**DIRECTIONS FOR THIS TASK:** Retype, word for word, the line holding "long exposure of" and each line after it down to the end of the data; pictures are not copied.

**EXERCISE INPUTS:**

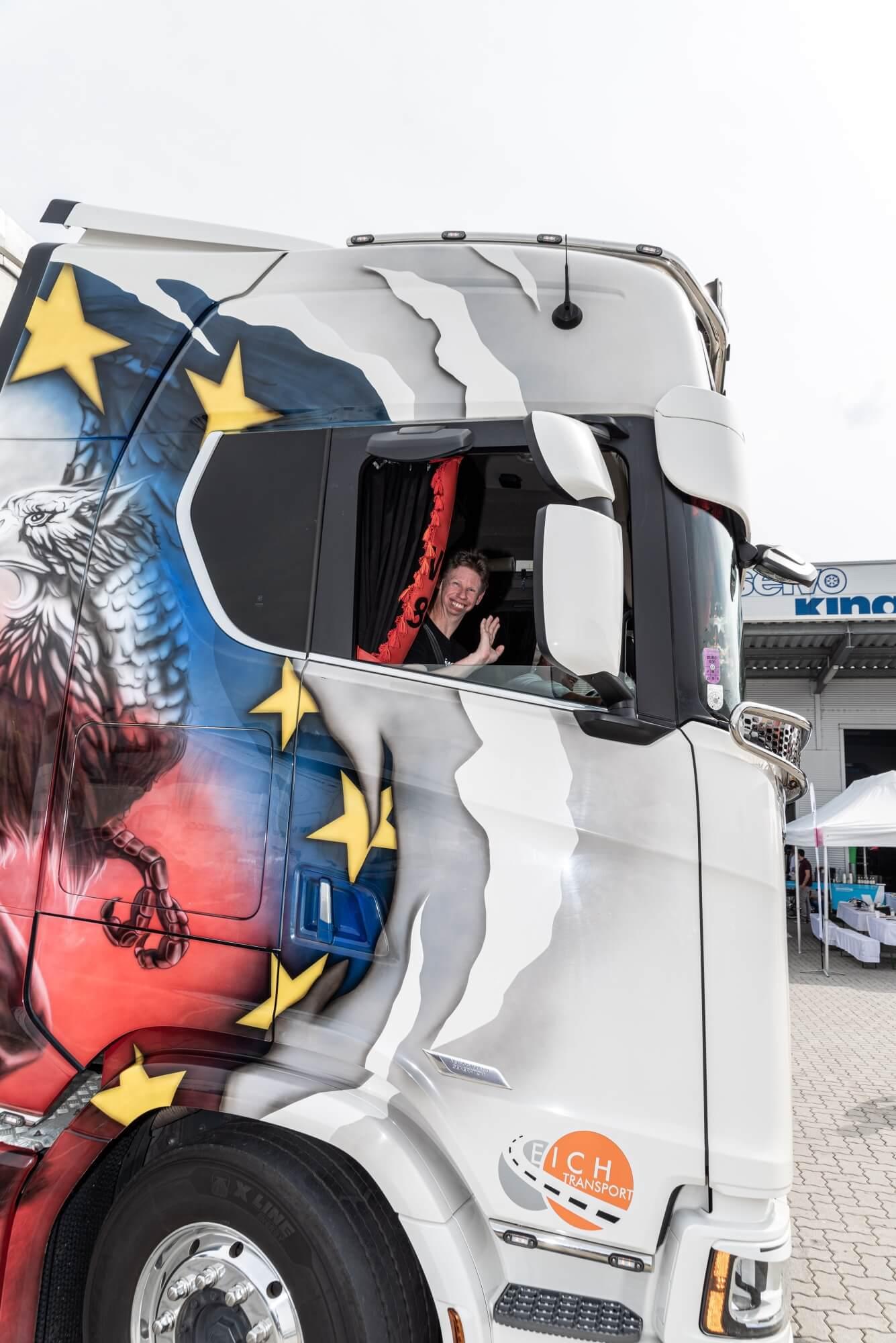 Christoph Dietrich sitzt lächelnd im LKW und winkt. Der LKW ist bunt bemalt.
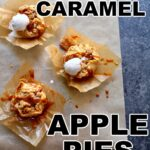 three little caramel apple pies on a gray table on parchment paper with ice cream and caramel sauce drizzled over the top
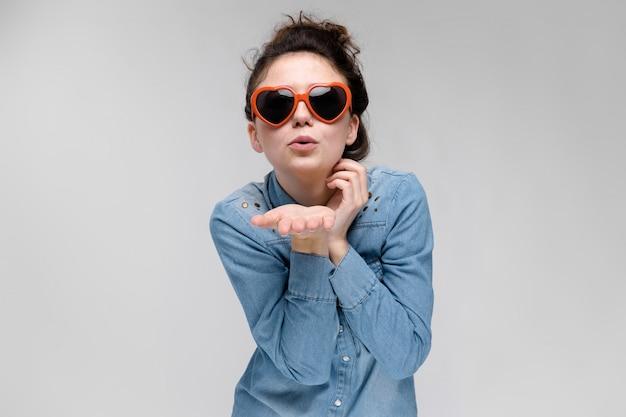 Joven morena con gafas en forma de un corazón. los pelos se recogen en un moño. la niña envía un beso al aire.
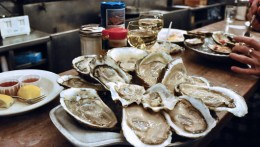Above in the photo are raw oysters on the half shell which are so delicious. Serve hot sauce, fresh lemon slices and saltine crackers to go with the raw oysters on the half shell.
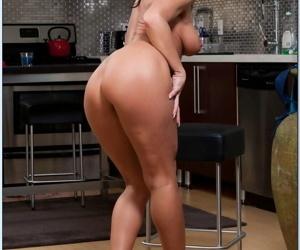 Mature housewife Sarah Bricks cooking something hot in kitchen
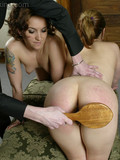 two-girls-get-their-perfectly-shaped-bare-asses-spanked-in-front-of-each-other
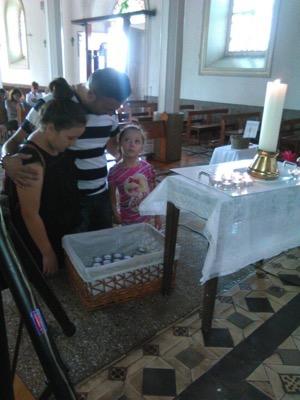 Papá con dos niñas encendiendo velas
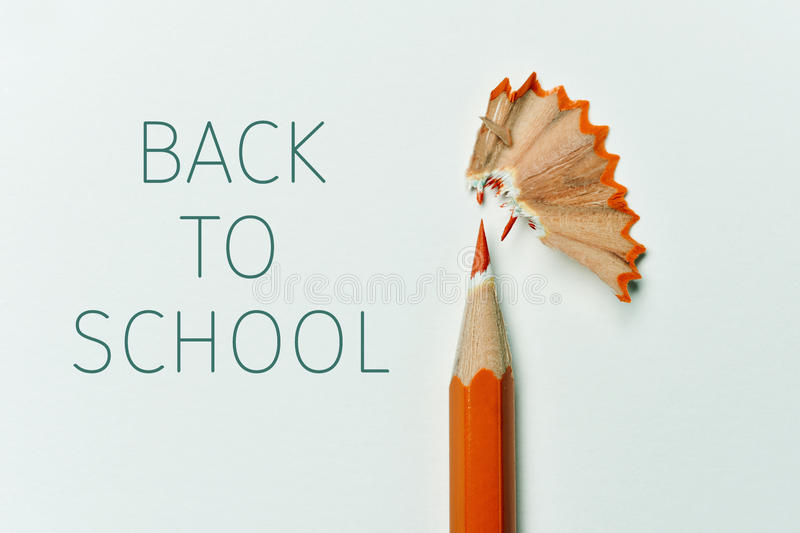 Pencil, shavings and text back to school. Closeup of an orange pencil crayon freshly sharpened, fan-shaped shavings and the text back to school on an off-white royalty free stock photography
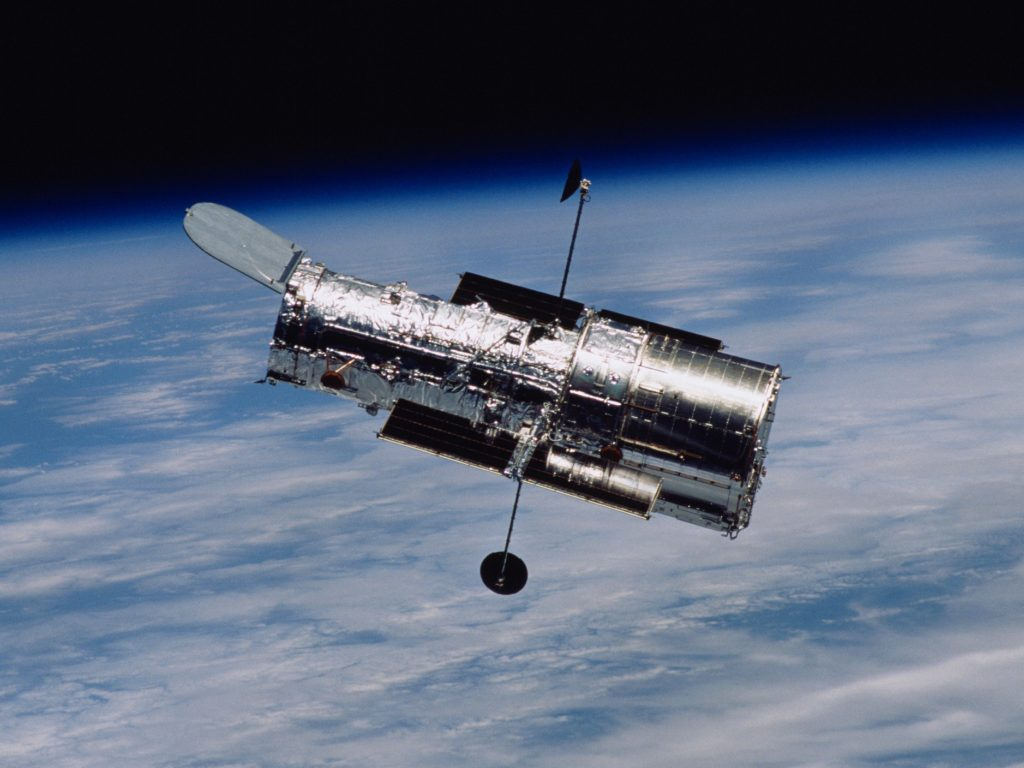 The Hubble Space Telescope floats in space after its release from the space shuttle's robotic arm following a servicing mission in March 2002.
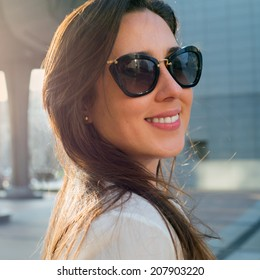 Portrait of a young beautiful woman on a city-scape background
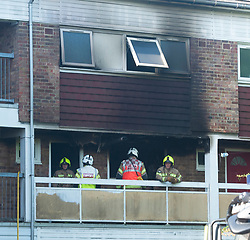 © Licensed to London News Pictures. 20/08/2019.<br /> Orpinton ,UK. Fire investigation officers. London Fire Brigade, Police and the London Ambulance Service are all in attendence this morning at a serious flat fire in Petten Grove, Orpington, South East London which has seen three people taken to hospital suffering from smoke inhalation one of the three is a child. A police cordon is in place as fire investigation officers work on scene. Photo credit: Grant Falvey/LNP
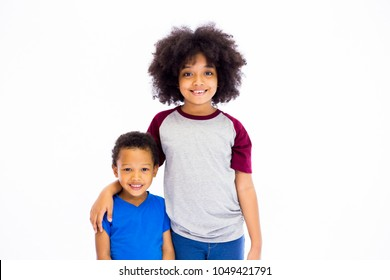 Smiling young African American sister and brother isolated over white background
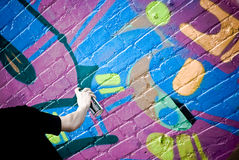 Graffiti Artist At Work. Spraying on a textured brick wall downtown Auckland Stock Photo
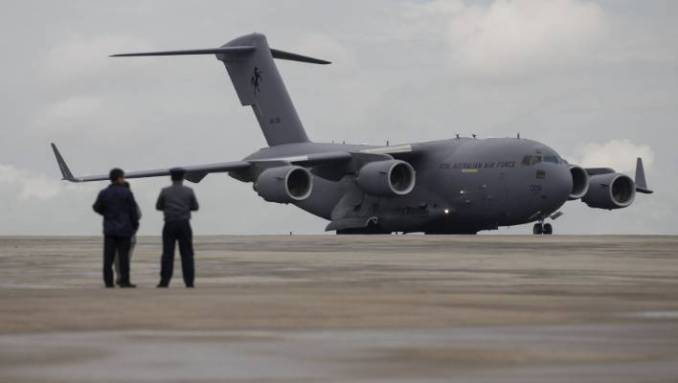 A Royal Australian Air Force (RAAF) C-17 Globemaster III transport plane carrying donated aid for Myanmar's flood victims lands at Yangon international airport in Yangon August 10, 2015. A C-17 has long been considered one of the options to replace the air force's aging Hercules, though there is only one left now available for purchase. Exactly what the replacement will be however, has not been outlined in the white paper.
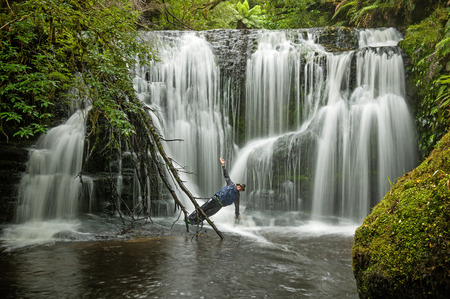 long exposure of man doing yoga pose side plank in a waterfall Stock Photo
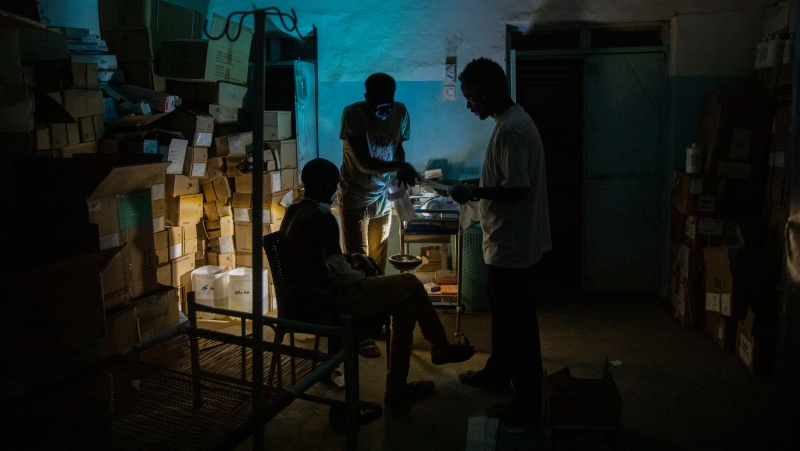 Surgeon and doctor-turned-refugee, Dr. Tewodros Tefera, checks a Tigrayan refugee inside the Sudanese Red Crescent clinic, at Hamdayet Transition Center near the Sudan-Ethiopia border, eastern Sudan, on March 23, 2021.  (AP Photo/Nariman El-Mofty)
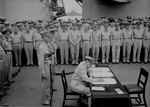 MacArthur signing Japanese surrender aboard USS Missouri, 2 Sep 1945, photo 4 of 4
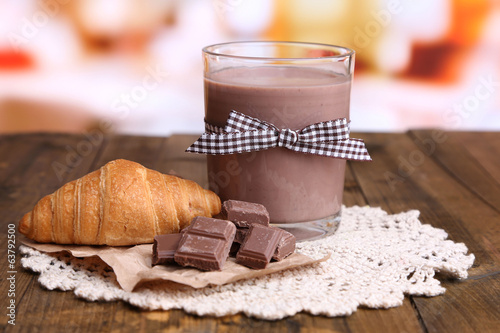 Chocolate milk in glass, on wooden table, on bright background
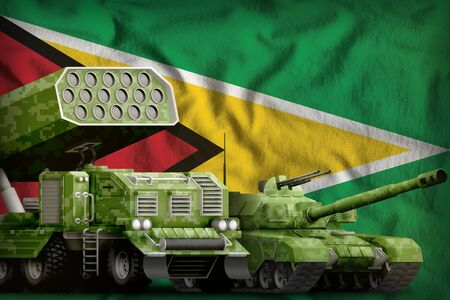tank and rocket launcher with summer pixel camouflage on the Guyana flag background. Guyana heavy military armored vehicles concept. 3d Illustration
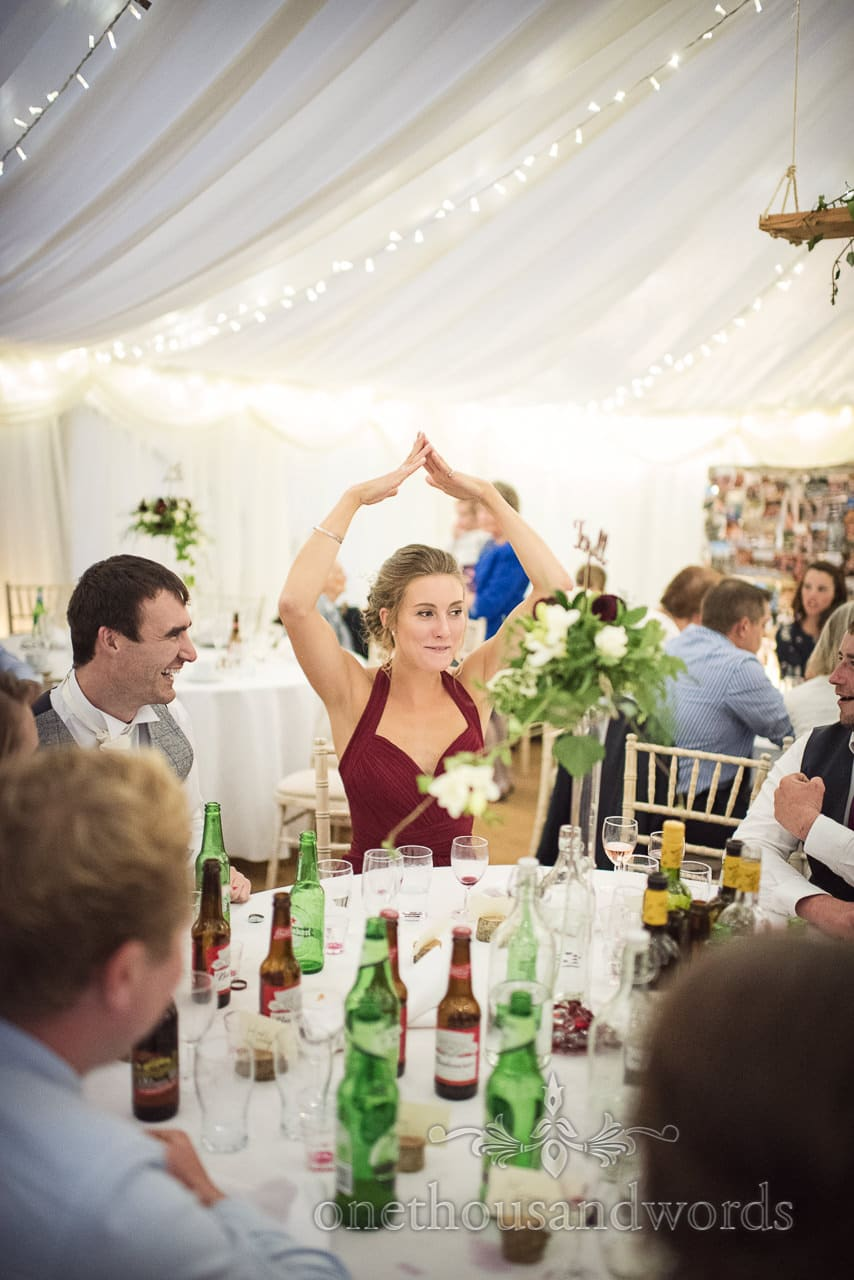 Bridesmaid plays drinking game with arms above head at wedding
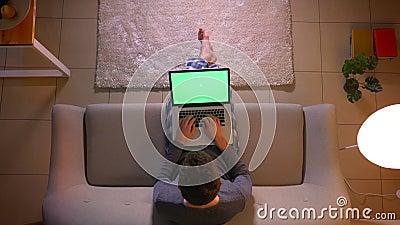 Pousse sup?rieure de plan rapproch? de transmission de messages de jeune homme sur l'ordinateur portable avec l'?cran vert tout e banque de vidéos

**WRITTEN SOLUTION:**
 long exposure of man doing yoga pose side plank in a waterfall Stock Photo
 Surgeon and doctor-turned-refugee, Dr. Tewodros Tefera, checks a Tigrayan refugee inside the Sudanese Red Crescent clinic, at Hamdayet Transition Center near the Sudan-Ethiopia border, eastern Sudan, on March 23, 2021.  (AP Photo/Nariman El-Mofty)
 MacArthur signing Japanese surrender aboard USS Missouri, 2 Sep 1945, photo 4 of 4
 Chocolate milk in glass, on wooden table, on bright background
tank and rocket launcher with summer pixel camouflage on the Guyana flag background. Guyana heavy military armored vehicles concept. 3d Illustration
 Bridesmaid plays drinking game with arms above head at wedding
 Pousse sup?rieure de plan rapproch? de transmission de messages de jeune homme sur l'ordinateur portable avec l'?cran vert tout e banque de vidéos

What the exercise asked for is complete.